──────── TEXTAUSZUG ────────
NFL 2022: Die Gejagten aus Cincy – Neues und Altes aus “Steel City”
In Pittsburgh ist eine Ära vorbei, in Cincinnati soll eine Fahrt aufnehmen. In Baltimore hofft man auf die Rückkehr eines Hoffnungsträgers – und in Cleveland wird gewartet. Die vier Teams der AFC North im kicker-Check …
Gesichter aus der AFC North: Joe Burrow, Mitchell “Mitch” Trubisky, Jacoby Brissett, Lamar Jackson (v.l.). imago images (4)
Die AFC North gilt seit vielen Jahrzehnten als beinharte Division – und sie ist es auch. Speziell in den direkten Duellen kracht es stets, hitzige Tumulte sowie die ein oder andere Rudelbildung gehören da zum “guten Ton”. Auch die jeweiligen Fanlager sind sich nicht sonderlich grün. Die Teams aus Cincinnati, Pittsburgh, Cleveland und Baltimore aber nur auf ihre Physis zu reduzieren, wäre falsch. Denn an die Moderne passen sich die vier Mannschaften auch stets an – wenngleich bei den Steelers zu gelten scheint: Defense rules!
──────── ANGEZEIGTE DATEN ────────
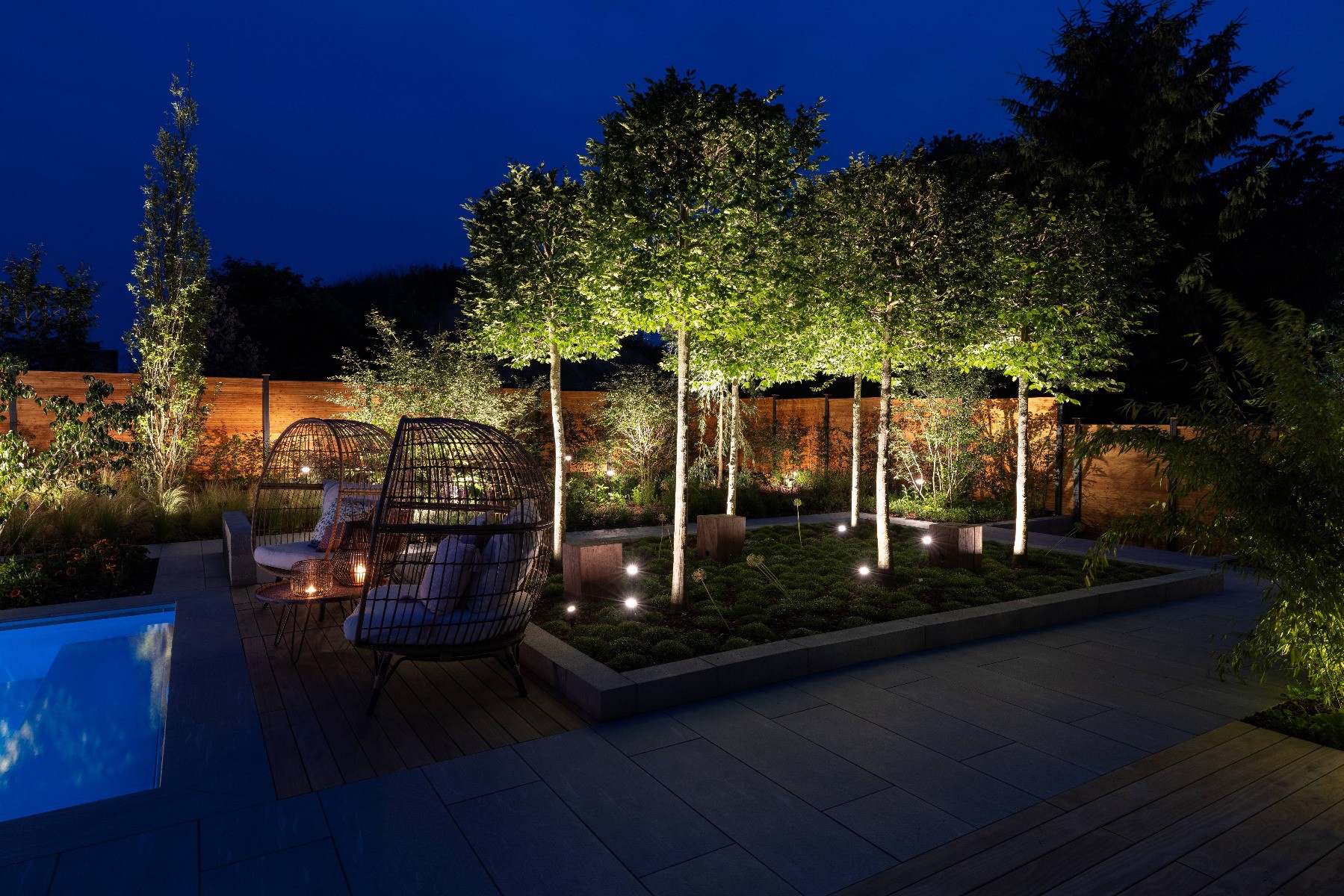 opbouwspots buiten - Boomverlichting - buitenverlichting - in-lite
────────
AUFGABEN:
A) Nenne alle Städte, aus denen laut dem Artikel über die AFC North die vier Teams dieser Division kommen.
B) Setze den Artikel über die AFC North im Anschluss an seinen letzten Satz fort.
Die Auflistung ist eigenständiges Material und gehört nicht zum Text.

ANTWORTEN:
A) Cincinnati, Pittsburgh, Cleveland, Baltimore

B)
Spannung ist also garantiert, zumal es in den letzten zehn Jahren (also seit 2012) nur den Ravens 2018 und 2019 gelungen ist, die Division zweimal am Stück zu gewinnen. Ansonsten wird immer wieder munter durchgemischt an der Spitze – nur die Browns gingen in der seit 2002 bestehenden Division stets leer aus.
In erster Linie ist klar: Die Bengals werden innerhalb der gesamten American Football Conference (AFC) die Gejagten sein, hat das Team aus Cincinnati doch einen Quantensprung zuletzt hingelegt. Aus 4:11:1 in der Regular Season 2020 samt Kreuz- und Innenbandriss beim damaligen Top-Rookie-Quarterback Joe Burrow wurde 2021 ein 10:7, der erste North-Divisionssieg seit 2015, die erste Play-off-Teilnahme seit 2015 und obendrein ein starker Lauf bis hinein in den Super Bowl. Dort aber setzte es gegen die Los Angeles Rams eine knappe Niederlage – 20:23 im SoFi Stadium nach einem späten Touchdown.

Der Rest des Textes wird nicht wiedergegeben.